At St James’s Park tube station, at the far exit, closest to Victoria Street, the two glass windows that overlooked the barriers now offer a window into a greener world.
Putting plants in a tube station isn’t that unusual, as the annual Underground in Bloom competition shows, but here they are putting the plants in an environment that was thought to be less hospitable to plants growing, indoors with minimal light.
Some of the issues faced were expected, such as making sure the plant box complied with fire regulations, and wouldn’t be affected by the perpetual brake dust that seems able to penetrate every part of the London Underground.

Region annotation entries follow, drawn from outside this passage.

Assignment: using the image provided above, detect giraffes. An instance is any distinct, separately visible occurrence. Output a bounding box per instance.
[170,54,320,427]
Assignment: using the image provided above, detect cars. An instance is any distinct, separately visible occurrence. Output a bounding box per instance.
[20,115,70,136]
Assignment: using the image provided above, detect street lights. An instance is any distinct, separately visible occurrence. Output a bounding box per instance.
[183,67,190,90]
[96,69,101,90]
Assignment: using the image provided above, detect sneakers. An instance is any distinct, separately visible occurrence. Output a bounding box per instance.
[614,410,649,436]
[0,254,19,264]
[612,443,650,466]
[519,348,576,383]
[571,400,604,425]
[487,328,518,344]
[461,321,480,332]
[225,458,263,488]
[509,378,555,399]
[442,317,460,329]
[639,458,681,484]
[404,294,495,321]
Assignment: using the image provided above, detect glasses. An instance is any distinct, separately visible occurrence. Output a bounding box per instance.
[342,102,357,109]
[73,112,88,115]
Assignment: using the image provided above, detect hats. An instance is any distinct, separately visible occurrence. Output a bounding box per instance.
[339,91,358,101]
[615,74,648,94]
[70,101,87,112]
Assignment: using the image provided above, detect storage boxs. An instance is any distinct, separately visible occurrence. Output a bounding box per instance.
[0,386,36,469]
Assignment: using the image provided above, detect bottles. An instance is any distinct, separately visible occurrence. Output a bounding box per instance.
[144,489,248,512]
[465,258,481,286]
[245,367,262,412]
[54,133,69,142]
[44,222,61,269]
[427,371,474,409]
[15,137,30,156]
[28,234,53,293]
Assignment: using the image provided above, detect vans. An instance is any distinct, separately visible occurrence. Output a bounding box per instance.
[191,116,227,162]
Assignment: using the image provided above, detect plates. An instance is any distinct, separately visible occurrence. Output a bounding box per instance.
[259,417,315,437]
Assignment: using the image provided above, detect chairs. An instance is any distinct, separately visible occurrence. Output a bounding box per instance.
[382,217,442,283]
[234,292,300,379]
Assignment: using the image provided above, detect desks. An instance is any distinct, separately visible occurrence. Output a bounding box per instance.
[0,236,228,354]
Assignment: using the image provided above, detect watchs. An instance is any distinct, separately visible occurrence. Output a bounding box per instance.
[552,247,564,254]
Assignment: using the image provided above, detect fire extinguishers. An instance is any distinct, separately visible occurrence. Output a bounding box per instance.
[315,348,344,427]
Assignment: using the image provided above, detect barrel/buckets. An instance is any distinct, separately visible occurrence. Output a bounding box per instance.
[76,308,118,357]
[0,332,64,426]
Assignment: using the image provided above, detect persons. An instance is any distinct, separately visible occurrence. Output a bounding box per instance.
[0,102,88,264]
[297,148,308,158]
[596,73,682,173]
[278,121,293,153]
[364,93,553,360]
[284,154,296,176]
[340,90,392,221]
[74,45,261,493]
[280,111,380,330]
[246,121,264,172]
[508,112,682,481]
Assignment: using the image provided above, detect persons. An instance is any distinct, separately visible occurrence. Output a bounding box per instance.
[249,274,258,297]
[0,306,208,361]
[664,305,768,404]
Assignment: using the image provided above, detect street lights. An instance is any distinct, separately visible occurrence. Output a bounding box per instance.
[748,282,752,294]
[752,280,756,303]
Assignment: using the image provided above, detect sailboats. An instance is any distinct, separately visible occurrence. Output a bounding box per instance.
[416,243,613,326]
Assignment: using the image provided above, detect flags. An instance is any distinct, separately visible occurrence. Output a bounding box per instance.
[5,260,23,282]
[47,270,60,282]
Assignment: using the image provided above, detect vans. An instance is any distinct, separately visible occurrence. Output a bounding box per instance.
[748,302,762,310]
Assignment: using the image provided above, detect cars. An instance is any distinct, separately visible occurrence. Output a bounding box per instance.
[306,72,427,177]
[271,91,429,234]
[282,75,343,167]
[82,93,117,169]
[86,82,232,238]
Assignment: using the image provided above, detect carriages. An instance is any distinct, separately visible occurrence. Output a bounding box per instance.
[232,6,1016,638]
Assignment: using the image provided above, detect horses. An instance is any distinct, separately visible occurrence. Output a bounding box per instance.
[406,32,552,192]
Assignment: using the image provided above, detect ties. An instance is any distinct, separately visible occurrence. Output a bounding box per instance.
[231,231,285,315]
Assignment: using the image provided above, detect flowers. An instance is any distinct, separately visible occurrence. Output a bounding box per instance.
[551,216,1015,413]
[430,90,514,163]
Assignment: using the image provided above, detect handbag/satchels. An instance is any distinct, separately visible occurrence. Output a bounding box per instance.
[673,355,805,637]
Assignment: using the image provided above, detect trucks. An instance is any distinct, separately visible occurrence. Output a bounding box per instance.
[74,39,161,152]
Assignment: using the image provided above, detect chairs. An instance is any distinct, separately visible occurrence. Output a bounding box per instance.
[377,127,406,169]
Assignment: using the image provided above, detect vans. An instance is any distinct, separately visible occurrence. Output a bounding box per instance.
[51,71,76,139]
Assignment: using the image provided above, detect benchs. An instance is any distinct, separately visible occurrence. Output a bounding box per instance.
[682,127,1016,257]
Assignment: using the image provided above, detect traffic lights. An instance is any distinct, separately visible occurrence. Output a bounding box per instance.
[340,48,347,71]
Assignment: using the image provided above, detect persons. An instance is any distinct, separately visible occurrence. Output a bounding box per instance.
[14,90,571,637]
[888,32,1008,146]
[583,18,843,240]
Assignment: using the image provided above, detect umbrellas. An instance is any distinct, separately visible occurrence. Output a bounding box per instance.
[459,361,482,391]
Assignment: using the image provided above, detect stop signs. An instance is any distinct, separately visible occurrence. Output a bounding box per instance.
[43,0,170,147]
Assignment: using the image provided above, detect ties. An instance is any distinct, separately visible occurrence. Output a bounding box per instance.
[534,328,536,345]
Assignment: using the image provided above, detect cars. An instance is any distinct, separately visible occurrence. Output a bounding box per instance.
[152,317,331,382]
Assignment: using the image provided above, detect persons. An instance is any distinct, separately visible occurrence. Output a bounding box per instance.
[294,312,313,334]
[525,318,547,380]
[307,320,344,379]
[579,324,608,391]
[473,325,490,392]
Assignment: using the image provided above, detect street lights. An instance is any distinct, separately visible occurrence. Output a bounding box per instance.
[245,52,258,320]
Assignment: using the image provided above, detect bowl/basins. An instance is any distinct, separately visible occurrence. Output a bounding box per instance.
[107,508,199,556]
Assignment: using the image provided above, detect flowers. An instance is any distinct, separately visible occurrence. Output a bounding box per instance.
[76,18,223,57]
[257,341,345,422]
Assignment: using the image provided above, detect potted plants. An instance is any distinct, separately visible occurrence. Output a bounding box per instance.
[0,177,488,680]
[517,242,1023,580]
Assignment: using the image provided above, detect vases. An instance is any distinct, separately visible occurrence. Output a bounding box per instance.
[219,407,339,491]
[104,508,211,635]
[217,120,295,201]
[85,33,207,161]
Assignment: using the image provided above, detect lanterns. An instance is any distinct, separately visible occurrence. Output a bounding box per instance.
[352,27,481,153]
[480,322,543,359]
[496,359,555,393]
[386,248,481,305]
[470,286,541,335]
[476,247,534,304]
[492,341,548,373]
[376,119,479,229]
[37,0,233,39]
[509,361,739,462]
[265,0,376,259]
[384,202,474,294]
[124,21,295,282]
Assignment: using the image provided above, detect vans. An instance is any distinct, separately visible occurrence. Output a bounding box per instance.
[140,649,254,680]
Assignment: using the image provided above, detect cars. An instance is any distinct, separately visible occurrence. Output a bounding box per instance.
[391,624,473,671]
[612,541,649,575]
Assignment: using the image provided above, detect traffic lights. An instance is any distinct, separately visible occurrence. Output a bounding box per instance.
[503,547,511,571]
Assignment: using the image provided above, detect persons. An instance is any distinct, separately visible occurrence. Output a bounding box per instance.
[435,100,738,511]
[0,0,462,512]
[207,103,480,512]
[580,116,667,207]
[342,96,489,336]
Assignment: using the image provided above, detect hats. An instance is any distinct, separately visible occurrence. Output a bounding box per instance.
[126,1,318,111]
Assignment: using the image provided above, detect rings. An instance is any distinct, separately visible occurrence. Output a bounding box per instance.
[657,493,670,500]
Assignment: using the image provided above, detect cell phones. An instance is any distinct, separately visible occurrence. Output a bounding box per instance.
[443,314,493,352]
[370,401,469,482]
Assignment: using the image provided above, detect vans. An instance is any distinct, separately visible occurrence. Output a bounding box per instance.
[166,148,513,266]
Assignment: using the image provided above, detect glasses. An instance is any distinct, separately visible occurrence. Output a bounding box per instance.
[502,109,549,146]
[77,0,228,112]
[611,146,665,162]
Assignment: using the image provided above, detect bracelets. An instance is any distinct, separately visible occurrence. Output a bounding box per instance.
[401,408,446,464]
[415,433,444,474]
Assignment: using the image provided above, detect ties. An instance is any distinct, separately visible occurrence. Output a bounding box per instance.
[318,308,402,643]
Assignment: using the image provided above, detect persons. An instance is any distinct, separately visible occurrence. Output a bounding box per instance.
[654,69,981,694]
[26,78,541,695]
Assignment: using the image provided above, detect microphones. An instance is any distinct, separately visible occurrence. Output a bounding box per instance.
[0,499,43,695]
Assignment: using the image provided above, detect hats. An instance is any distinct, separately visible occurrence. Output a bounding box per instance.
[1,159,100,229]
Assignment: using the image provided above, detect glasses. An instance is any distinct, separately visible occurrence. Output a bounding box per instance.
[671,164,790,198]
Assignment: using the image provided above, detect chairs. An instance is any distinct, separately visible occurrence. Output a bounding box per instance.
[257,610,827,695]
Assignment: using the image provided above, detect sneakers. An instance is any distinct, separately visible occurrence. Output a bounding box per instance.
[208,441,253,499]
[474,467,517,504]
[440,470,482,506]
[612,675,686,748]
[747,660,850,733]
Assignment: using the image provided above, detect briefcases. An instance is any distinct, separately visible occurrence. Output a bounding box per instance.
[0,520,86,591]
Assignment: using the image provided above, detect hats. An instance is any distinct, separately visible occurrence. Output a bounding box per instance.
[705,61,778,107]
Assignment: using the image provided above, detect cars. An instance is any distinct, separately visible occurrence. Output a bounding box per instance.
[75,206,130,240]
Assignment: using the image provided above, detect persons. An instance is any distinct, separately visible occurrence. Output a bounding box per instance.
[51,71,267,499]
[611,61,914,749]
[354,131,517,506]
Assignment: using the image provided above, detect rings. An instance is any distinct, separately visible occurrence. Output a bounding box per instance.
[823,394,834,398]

However, as reps from the landscape gardeners, The Edible Bus Stop explained, the unexpected problem was to stop the plants growing too fast. Fast growing plants need more maintenance, and part of the requirements is that maintenance should be minimal, ideally no more than once a fortnight.
So the plants are kept in pots to restrict root growth – and make swapping them out later easier, and the soil had its nutrient quality reduced. The result is a contained box with an LED lamp on top that needs to be watered just once a fortnight.
Mirrors on three walls magnifies the effect of the planting within.
The experiment is part of a programme that looks to improve the station environment, with novel ideas such as this to bring a small smile to people who notice them.
If the plants work, then it might be expanded to other stations, possibly with a focus on those with suitably gardening names, such as maybe Tufnell Park, Wood Green, Holland Park, etc.
About 1-in-50 people rushing through the station spot the plants in the old ticket office, and now you know where to find them yourself.